Shipton Mill was founded in 1979 by an adventurous John Lister along with four friends who found an old mill deep in a Cotswold Valley. They set about rebuilding it themselves, using reclaimed machinery and mill stones, which are still in use to this day.
Since the very start organic has been at the heart of the Mill. It is driven by a desire to not only protect the earth, our environment and all the nature that goes with it, but to give back to the earth and make it a more fertile place for generations to come.
Working closely with a number of UK organic farmers, Shipton Mill are currently examining how they can improve the quality of UK organic wheat for baking, and consequently, the flours that are milled from it. These local farms have a shared belief in the requirement to produce food in the most sustainable manner possible. Their challenge is to provide bakers with high quality, UK grown wheat that will still produce consistent results, despite the often variable climate and most importantly, without the use of processing aids.

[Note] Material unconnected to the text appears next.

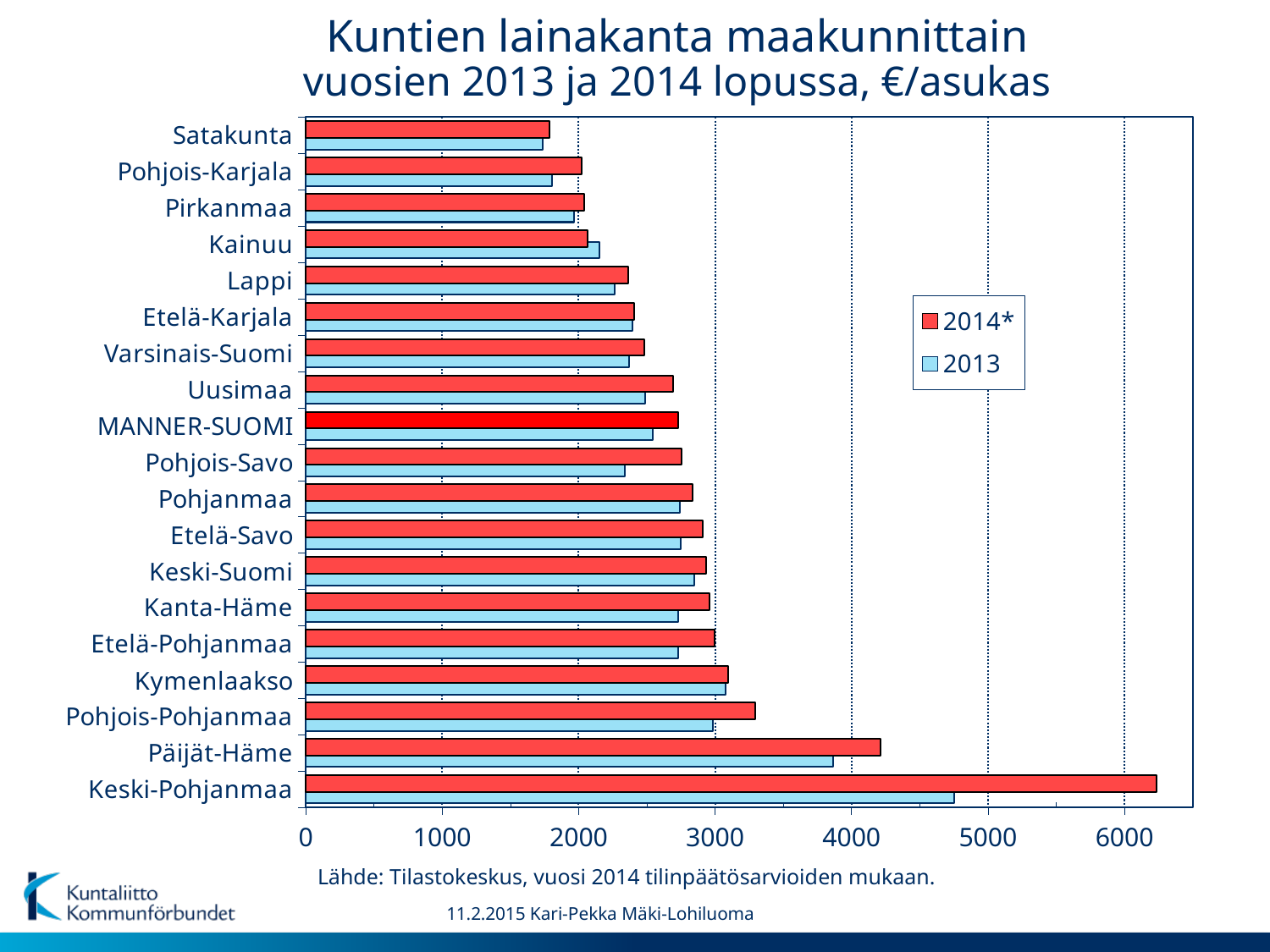
Which colour represents the 2013 series in the legend? light blue Which region has the highest 2013 value? Keski-Pohjanmaa Is the 2014* value for Uusimaa greater or less than 3000? less How many series does the legend list? 2 Is the 2014* value for Keski-Pohjanmaa greater or less than 6000? greater For Pohjois-Savo, which is larger: the 2014* value or the 2013 value? 2014* How many regions (categories) are shown on the chart? 19 What kind of chart is shown on the slide? bar chart Is the 2014* value for Pohjois-Pohjanmaa greater or less than 3000? greater Which region has the lowest 2014* value? Satakunta Which region has the highest 2014* value? Keski-Pohjanmaa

Shipton Mill are always finessing and evolving their production techniques, combining craftsmanship and ancient traditions with new slants, milling flours that today’s bakers and innovators enjoy working with and can transform into beautiful products. Finding exciting suppliers who treat the earth in a regenerative manner is critical, and the final flavours and end products are a result of this.
Our home baking buyer Mel says:
Shipton Mill applied through our Meet the Buyer process and I was instantly drawn to their care and ethos from the start. They are innovative in their production techniques and constantly look for ways to develop new organic products based on the crops they grow. I would encourage anyone to give their flour a try as the proof really is in the bake.
Bread baking tips:
- Take some time to choose the right flour to suit your purpose, it can really make a difference to the final bake.
- All-rounder flours are handy to keep in the cupboard.
- When baking bread, go by what the dough looks and feels like rather than the specific timings.